▶ [What is expected] Please repeat exactly the lines below from the one containing "order: Eulipotyphla" down to the one containing "United States, site lebec_CA-10.", both included, and nothing else.
═══
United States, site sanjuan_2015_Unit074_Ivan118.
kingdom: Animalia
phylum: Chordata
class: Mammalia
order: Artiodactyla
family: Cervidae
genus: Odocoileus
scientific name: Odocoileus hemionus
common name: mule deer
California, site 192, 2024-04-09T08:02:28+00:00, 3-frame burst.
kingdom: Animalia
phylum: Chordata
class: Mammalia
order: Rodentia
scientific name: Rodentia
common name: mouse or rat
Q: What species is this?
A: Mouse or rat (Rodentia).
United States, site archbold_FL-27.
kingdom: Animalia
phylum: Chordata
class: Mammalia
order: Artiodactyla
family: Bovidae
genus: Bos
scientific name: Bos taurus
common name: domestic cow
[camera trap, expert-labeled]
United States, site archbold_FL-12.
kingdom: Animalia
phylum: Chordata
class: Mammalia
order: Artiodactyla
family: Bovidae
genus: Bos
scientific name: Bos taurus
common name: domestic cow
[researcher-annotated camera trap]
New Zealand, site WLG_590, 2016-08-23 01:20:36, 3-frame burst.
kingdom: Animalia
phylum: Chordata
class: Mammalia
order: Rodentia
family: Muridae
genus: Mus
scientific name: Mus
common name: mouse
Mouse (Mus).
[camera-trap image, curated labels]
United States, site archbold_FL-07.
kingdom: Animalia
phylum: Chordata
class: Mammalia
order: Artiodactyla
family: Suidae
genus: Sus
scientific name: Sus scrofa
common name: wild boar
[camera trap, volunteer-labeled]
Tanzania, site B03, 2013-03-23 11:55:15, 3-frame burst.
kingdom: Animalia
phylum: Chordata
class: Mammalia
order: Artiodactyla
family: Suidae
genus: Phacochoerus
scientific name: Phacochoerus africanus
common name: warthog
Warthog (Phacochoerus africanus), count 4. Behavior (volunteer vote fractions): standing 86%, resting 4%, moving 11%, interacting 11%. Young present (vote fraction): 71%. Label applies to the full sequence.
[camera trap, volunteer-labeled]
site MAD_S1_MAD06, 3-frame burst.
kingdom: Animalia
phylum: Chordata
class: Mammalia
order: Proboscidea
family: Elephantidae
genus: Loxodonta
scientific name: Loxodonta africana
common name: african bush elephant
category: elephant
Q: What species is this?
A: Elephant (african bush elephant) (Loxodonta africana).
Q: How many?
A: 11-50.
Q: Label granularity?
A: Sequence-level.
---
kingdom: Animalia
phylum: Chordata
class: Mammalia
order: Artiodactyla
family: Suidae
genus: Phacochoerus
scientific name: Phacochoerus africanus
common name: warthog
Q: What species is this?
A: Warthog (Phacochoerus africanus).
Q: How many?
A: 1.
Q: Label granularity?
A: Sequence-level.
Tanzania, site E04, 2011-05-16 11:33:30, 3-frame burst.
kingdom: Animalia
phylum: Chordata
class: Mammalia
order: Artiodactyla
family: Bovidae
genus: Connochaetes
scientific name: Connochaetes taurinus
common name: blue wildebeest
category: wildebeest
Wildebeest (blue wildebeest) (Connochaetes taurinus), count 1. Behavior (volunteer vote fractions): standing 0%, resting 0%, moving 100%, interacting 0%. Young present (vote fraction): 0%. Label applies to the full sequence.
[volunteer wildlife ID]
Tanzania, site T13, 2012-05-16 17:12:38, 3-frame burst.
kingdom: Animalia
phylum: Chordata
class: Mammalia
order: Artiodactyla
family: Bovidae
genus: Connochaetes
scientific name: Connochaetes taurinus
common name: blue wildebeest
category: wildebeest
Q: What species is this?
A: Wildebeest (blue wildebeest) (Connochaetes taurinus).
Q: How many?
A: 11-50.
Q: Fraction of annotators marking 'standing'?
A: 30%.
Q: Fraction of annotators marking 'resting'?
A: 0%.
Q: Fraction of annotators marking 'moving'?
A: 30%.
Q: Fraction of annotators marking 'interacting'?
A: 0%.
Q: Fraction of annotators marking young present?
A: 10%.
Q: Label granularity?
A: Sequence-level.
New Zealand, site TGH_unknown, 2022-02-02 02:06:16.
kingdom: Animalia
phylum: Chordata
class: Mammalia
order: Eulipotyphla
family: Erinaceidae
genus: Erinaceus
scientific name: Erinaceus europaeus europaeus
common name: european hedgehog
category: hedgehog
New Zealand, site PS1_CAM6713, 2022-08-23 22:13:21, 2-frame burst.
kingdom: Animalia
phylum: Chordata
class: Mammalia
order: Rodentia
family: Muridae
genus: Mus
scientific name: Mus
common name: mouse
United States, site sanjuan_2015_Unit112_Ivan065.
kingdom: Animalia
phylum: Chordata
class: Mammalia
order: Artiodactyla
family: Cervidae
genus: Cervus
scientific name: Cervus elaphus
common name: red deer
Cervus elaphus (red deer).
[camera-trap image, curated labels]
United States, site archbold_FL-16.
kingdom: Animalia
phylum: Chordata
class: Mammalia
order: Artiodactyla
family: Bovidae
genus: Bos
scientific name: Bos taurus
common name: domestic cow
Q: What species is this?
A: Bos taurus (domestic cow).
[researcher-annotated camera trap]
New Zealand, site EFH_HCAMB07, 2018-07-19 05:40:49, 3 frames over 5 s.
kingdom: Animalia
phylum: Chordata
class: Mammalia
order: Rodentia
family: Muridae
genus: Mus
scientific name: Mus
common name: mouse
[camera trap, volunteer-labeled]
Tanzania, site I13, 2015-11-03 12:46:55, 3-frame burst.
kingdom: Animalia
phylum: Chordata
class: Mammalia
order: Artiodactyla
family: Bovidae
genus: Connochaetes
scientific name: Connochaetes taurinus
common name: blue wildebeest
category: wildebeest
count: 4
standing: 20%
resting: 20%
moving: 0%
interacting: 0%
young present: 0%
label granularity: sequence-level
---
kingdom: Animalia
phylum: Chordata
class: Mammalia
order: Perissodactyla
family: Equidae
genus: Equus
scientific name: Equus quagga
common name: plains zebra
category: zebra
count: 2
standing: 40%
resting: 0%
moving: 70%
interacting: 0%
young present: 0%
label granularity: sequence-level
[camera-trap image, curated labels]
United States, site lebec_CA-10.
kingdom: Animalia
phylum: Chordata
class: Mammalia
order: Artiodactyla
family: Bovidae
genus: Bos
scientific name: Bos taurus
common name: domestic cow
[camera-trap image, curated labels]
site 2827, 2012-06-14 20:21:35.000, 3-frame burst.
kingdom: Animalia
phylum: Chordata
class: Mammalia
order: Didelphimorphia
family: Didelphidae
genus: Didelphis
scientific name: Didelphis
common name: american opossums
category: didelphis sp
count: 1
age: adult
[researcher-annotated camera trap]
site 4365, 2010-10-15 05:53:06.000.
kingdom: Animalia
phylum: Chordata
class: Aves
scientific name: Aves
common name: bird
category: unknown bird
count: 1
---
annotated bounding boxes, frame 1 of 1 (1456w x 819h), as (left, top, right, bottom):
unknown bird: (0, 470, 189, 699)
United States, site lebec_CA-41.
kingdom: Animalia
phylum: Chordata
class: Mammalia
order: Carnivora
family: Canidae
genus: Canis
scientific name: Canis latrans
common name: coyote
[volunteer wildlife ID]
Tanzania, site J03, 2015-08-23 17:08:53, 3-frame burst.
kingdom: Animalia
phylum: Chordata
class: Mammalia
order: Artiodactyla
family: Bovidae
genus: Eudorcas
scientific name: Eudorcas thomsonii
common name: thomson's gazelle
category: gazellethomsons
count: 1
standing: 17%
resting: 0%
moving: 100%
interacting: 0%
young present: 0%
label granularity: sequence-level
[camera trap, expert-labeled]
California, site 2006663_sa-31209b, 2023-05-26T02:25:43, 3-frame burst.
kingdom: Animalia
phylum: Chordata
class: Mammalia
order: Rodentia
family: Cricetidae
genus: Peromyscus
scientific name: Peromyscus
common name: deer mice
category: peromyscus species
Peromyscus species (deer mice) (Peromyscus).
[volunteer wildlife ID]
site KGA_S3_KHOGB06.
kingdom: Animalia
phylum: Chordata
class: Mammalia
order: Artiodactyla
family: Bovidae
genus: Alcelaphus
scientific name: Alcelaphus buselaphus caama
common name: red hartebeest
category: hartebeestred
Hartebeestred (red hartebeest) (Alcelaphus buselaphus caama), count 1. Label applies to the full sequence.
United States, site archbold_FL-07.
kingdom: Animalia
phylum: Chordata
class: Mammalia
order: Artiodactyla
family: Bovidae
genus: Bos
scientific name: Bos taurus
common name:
═══
▶ [Result for this exercise]
order: Eulipotyphla
family: Erinaceidae
genus: Erinaceus
scientific name: Erinaceus europaeus europaeus
common name: european hedgehog
category: hedgehog
New Zealand, site PS1_CAM6713, 2022-08-23 22:13:21, 2-frame burst.
kingdom: Animalia
phylum: Chordata
class: Mammalia
order: Rodentia
family: Muridae
genus: Mus
scientific name: Mus
common name: mouse
United States, site sanjuan_2015_Unit112_Ivan065.
kingdom: Animalia
phylum: Chordata
class: Mammalia
order: Artiodactyla
family: Cervidae
genus: Cervus
scientific name: Cervus elaphus
common name: red deer
Cervus elaphus (red deer).
[camera-trap image, curated labels]
United States, site archbold_FL-16.
kingdom: Animalia
phylum: Chordata
class: Mammalia
order: Artiodactyla
family: Bovidae
genus: Bos
scientific name: Bos taurus
common name: domestic cow
Q: What species is this?
A: Bos taurus (domestic cow).
[researcher-annotated camera trap]
New Zealand, site EFH_HCAMB07, 2018-07-19 05:40:49, 3 frames over 5 s.
kingdom: Animalia
phylum: Chordata
class: Mammalia
order: Rodentia
family: Muridae
genus: Mus
scientific name: Mus
common name: mouse
[camera trap, volunteer-labeled]
Tanzania, site I13, 2015-11-03 12:46:55, 3-frame burst.
kingdom: Animalia
phylum: Chordata
class: Mammalia
order: Artiodactyla
family: Bovidae
genus: Connochaetes
scientific name: Connochaetes taurinus
common name: blue wildebeest
category: wildebeest
count: 4
standing: 20%
resting: 20%
moving: 0%
interacting: 0%
young present: 0%
label granularity: sequence-level
---
kingdom: Animalia
phylum: Chordata
class: Mammalia
order: Perissodactyla
family: Equidae
genus: Equus
scientific name: Equus quagga
common name: plains zebra
category: zebra
count: 2
standing: 40%
resting: 0%
moving: 70%
interacting: 0%
young present: 0%
label granularity: sequence-level
[camera-trap image, curated labels]
United States, site lebec_CA-10.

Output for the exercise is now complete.